Rosti-Topped Salmon Pot Pie


Rosti-Topped Salmon Pot Pie

300g potatoes peeled, and cut into large chunks

250g sweet potatoes, peeled and cut into large chunks

450g skinless salmon fillets

450ml skimmed milk

25g butter, melted

2 leeks, sliced into chunks

2 cloves of garlic, crushed

1 tbsp plain flour

100g peas, defrosted if frozen

1/2 x 25g tarragon, roughly chopped

Heat oven to 180 fan. Cook potatoes and sweet potatoes in boiling salted water for about 5 – 6 minutes. Drain well and set aside until they are cool enough to handle. Put the salmon in a saucepan, bring to a simmer. Cook gently for about 4 – 5 minutes, until the fish is opaque and cooked through.
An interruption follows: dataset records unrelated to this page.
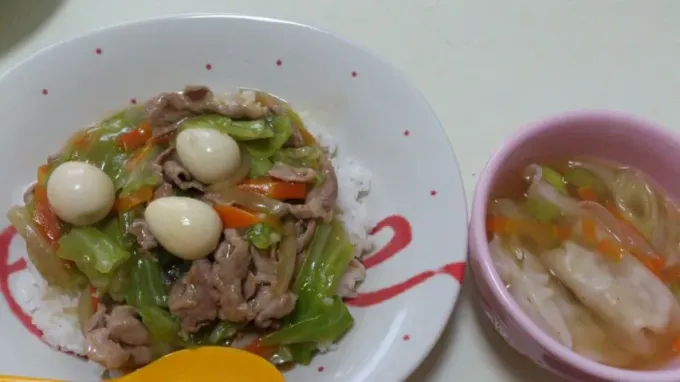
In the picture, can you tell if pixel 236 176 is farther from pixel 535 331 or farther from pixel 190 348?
pixel 535 331

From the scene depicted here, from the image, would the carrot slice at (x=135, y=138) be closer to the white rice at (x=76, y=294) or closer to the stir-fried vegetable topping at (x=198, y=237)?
the stir-fried vegetable topping at (x=198, y=237)

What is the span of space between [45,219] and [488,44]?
3.75 ft

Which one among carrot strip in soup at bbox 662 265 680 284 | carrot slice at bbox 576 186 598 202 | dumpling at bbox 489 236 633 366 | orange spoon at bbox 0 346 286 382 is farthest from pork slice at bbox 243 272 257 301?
carrot strip in soup at bbox 662 265 680 284

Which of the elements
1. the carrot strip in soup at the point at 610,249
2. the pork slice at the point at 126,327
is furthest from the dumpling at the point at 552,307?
the pork slice at the point at 126,327

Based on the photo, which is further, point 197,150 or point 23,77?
point 23,77

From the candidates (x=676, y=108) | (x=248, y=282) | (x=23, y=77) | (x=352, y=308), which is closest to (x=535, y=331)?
(x=352, y=308)

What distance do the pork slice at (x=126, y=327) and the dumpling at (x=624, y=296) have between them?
2.53 feet

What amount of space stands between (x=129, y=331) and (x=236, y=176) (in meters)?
0.35

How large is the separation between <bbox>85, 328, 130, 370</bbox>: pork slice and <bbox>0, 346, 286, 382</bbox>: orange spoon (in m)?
0.03

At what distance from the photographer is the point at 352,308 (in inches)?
53.9

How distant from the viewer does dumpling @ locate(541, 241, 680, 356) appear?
1.18m

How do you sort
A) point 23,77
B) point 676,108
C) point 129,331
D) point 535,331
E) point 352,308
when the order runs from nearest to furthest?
point 535,331, point 129,331, point 352,308, point 23,77, point 676,108

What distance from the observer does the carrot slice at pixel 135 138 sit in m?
1.42

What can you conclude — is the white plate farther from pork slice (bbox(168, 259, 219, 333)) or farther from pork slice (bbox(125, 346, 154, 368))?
pork slice (bbox(168, 259, 219, 333))
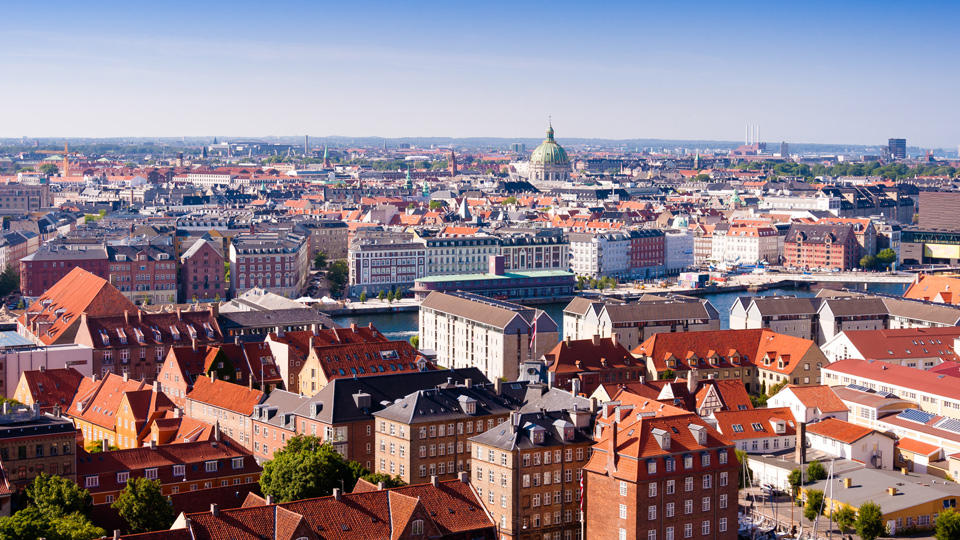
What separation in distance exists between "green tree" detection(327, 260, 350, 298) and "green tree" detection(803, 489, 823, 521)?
4095 cm

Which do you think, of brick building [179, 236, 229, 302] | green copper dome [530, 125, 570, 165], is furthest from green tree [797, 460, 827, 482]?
green copper dome [530, 125, 570, 165]

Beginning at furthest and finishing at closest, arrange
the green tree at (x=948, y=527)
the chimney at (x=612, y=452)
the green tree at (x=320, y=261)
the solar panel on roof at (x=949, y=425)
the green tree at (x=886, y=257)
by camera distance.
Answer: the green tree at (x=886, y=257) → the green tree at (x=320, y=261) → the solar panel on roof at (x=949, y=425) → the green tree at (x=948, y=527) → the chimney at (x=612, y=452)

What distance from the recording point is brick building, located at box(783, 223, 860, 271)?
76.3 meters

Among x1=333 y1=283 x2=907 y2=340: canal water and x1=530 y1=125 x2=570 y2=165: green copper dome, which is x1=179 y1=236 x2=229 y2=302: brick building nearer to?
x1=333 y1=283 x2=907 y2=340: canal water

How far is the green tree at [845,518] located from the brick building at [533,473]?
4.42m

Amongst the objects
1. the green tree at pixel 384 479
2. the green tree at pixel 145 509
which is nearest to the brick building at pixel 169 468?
the green tree at pixel 145 509

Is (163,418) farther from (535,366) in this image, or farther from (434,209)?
(434,209)

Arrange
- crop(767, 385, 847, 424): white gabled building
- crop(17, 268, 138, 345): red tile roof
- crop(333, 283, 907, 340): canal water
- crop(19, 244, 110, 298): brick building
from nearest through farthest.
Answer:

Remove the fish and set aside, reserving the milk. Grate all of the potatoes into a large bowl. Pour over half of the butter, mix well, season with salt and black pepper and set aside. Pour the remaining butter into a clean pan, add the leeks and garlic and cook for about 3 – 4 mins until softened. Stir in the flour, then gradually whisk in the reserved milk to make a smooth sauce. Cook over a gentle heat stirring continuously until simmering. Cook for about 2 minutes, then remove from the heat and season. Stir in the peas and tarragon. Flake the salmon and gently fold into the sauce. Spoon the mixture into a deep 1.5 litre oven proof dish and top with the potato mixture. Bake for about 20 – 25 mins until golden. Serve with green vegetables.